▸ TASK DIRECTIONS:
Please write out word for word the part of the article on Delta's credential policy that opens with the words containing "And finally, Delta" and closes with "the airline said.".
━━━ TEXT ━━━
T. R. Causay –Blackdoctor.org
Back in October 2016, Dr. Tamika K. Cross, a Black woman, was denied the opportunity to help save a passenger’s life on Delta flight DL945 after a flight attendant refused to believe that Cross was, in fact, a real doctor.
“I’m sure many of my fellow young, corporate America working women of color can all understand my frustration when I say I’m sick of being disrespected,” Dr. Cross began a lengthy Facebook message detailing the horrific experience. Unfortunately, her experience is all too common for us.
How’s this for credentials: According to Dr. Cross’ LinkedIn profile, she is a Resident Physician – Obstetrician and Gynecologist at The University of Texas Health Science Center at Houston (UTHealth). She received her Doctor of Medicine (MD) designation from Meharry Medical College and a Bachelor of Science in Brain Behavior and Cognitive Science from University Michigan.
In a sentence, Dr. Cross was more than qualified to assist in a medical emergency.
Since then Delta has been the talk of social media and sparked a movement by beautiful Black women showcasing that yes, they too are doctors.
And finally, Delta has heard them and changed a policy too.
As of Dec. 1, the airline has stopped requiring medical professionals to furnish credentials before assisting passengers.
“When situations like the one described by Dr. Cross arise, we have a responsibility to our employees and…our customers to review the circumstances and our policies for opportunities to listen, learn and improve,” said Allison Ausband, senior vice president for In-Flight Service in an official statement.
Immediately following the incident, Delta put out a statement saying that the airline’s policy was to request medical credentials before allowing a sick person to be treated in-flight. Cross did not show her credentials, but another passenger did, the airline said.
But when was the last time you saw a doctor pull out his or her medical badge/card before saving someone–anywhere? I’ll wait…</strong>
The fact is, medical doctors don’t necessarily carry their hospital badge or have a medical license on hand, particularly if they’re flying home from a wedding or going on vacation. Delta’s policy was being implemented inconsistently; Cross had heard from diverse groups of people, who had sometimes been asked for credentials and sometimes not when trying to help sick passengers on flights.
Delta invited her to meet with executives at its headquarters, and asked Wayne Riley, a mentor and past president of the American College of Physicians to come with her. He told Delta executives that he had assisted with passengers in distress on several Delta flights over the years and never been asked to prove he was a doctor.
“Delta found that there is no legal or regulatory requirement upon the airline to view medical professional credentials. And, as it becomes more and more common for medical licenses to be verified online, physicians and nurses often do not carry a license with them and some states no longer issue wallet versions,” the airline said in a statement.
The company will also next year expand its diversity and inclusion training to “frontline employees,” including flight attendants, the statement said.
━━━ RECORDS SHOWN ━━━
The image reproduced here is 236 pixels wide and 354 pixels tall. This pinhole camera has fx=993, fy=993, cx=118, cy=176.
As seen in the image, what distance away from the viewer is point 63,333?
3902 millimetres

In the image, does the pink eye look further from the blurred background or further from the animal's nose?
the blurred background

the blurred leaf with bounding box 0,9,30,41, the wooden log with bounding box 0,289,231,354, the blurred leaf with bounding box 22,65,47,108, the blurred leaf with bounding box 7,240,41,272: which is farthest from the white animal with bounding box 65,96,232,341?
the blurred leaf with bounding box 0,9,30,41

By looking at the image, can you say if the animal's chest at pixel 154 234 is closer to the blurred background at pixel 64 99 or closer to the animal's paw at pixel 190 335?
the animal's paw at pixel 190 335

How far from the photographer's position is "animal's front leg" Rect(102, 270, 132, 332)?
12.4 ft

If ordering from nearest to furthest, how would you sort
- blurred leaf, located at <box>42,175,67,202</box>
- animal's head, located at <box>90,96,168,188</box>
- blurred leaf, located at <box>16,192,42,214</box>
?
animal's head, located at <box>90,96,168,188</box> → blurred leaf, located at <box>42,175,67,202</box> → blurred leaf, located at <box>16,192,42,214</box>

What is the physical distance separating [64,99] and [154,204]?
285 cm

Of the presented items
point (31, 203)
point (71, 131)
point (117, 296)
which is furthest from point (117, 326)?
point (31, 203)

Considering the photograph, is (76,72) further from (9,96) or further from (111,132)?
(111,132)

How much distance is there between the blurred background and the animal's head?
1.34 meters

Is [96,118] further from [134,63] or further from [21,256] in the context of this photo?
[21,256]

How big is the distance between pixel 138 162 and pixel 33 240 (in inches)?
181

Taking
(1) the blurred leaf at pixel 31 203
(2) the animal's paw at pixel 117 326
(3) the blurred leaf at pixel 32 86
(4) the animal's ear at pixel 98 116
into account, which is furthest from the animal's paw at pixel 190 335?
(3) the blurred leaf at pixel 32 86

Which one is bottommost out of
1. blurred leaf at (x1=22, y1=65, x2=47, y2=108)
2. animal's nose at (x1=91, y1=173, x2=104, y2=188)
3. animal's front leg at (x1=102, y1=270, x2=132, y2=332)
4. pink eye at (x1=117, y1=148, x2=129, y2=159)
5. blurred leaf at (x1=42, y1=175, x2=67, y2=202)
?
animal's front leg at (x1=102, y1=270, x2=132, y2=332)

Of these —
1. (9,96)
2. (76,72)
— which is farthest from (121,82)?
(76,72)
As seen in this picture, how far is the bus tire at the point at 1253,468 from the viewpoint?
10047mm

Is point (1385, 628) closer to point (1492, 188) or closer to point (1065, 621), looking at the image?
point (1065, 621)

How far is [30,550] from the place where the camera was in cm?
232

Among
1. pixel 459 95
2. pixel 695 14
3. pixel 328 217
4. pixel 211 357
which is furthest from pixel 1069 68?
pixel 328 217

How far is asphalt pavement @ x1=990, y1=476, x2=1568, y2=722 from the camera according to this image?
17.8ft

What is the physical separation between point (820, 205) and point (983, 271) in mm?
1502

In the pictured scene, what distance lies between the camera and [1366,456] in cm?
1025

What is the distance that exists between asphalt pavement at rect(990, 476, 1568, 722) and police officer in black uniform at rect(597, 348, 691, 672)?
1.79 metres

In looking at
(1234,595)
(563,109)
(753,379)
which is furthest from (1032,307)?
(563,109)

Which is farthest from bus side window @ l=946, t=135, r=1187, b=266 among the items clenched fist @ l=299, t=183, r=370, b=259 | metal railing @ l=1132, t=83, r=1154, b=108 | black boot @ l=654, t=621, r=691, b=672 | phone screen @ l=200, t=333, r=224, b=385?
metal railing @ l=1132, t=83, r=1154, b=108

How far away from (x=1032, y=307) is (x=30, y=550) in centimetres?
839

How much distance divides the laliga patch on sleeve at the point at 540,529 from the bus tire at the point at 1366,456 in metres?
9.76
━━━
▸ WRITTEN ANSWER:
And finally, Delta has heard them and changed a policy too.
As of Dec. 1, the airline has stopped requiring medical professionals to furnish credentials before assisting passengers.
“When situations like the one described by Dr. Cross arise, we have a responsibility to our employees and…our customers to review the circumstances and our policies for opportunities to listen, learn and improve,” said Allison Ausband, senior vice president for In-Flight Service in an official statement.
Immediately following the incident, Delta put out a statement saying that the airline’s policy was to request medical credentials before allowing a sick person to be treated in-flight. Cross did not show her credentials, but another passenger did, the airline said.